I, like many others, maybe even yourself, was looking for a rackmount tuner and was comparing this one to the Korg DTR-1000. The Korg brand might sound appealing compared to Sabine but that need not be your deciding factor. The bassist in my band got the DTR-1000 so I was able to compare the two side by side:-The Sabine tracks notes slightly faster than the Korg but both are excellent. -The DTR1000 only has one input. The Sabine has two inputs and two outputs and are footswitchable and are nice if you play two guitars each with their own amp. I thought it would let me switch to using a backup guitar on the same amp but it does not. Switching to another input also switches to a different output. -Both are extremely accurate-The Korg has a lot of plastic: plastic inputs, cheap button switch, extruding molded plastic that can crack easily. The Sabine is all metal with a flat plastic cover on the display and metal locking nuts on all the terminals. Others have reported problems with the Korg's pieces breaking. Both will hold up to gentle use but the Sabine is a bit more robust.-Here's the deal with the DISPLAY problem that everyone is whining about: Yes, if you're staring at the tuner from 2-3 feet away it will look very bright and will be a bit tough to distinguish the note labels. Stand 5-25 feet away on stage and its clear as day, with or without sunglasses. Easier to read in that case than the Korg. That may be the deciding factor. If you're playing on stage, get the sabine. If you're just at home...why do you even need a rack tuner?? But if you insist, get the Korg if you just need something for home. The Sabine has great features at a great price.

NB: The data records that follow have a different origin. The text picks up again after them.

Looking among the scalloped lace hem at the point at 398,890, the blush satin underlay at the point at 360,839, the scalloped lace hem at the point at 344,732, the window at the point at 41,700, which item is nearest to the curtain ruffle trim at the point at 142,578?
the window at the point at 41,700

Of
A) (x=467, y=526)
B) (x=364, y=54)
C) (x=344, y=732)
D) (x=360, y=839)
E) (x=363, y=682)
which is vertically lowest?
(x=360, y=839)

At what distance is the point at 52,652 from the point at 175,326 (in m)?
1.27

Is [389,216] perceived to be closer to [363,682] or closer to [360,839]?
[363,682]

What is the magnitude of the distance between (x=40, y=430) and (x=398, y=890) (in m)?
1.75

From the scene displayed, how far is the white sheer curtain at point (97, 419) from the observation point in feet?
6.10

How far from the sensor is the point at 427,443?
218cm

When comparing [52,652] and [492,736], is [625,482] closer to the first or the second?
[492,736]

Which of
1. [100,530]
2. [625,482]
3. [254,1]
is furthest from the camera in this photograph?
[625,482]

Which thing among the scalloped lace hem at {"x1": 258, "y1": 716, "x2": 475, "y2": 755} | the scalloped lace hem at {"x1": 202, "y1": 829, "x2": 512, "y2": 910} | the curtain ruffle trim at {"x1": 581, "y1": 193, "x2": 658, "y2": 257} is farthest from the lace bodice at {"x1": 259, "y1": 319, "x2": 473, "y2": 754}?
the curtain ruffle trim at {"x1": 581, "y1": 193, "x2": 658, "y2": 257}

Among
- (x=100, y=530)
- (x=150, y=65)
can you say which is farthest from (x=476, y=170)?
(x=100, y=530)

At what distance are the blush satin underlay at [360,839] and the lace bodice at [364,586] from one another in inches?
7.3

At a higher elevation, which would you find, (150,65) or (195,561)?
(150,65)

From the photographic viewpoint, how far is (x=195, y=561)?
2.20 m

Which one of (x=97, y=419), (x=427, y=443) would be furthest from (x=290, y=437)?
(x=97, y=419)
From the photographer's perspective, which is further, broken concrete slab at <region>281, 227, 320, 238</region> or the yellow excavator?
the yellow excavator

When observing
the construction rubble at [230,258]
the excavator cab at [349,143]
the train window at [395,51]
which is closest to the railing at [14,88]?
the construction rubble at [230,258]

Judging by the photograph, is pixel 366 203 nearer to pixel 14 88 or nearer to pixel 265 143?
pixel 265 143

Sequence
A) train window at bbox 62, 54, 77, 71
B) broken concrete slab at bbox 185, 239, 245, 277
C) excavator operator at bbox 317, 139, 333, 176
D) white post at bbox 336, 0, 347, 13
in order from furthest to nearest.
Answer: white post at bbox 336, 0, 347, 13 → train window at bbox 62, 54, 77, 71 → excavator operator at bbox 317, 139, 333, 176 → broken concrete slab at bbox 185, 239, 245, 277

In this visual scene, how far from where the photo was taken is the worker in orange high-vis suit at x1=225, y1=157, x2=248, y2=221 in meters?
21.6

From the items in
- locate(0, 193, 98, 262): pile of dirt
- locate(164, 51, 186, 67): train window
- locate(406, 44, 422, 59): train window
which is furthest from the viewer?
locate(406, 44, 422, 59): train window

Had a Korg, and it served me well, but it died in my rack. Found a new Sabine 7000 for an unbelievable price (out-of-business sale). I like it as much as the Korg. All the same features, except the differnce in the strobe took a little getting used to. All in all, it's a great rack tuner, easy to see from a distance.I think I'll keep it 'till it dies. Has all the same features, flat tuning, mute, calibration, etc..only one small feature I miss, it only has output jacks on rear, vs. front and rear input/output. Also no mic input, but I think those features are available on the Sabine 7100. Large LED type light or strobe. Pretty cool though. One note, if you are using the old a Furman power supply mounted directly above it, you might have to dim the lights. No biggie, I think most people do anyway.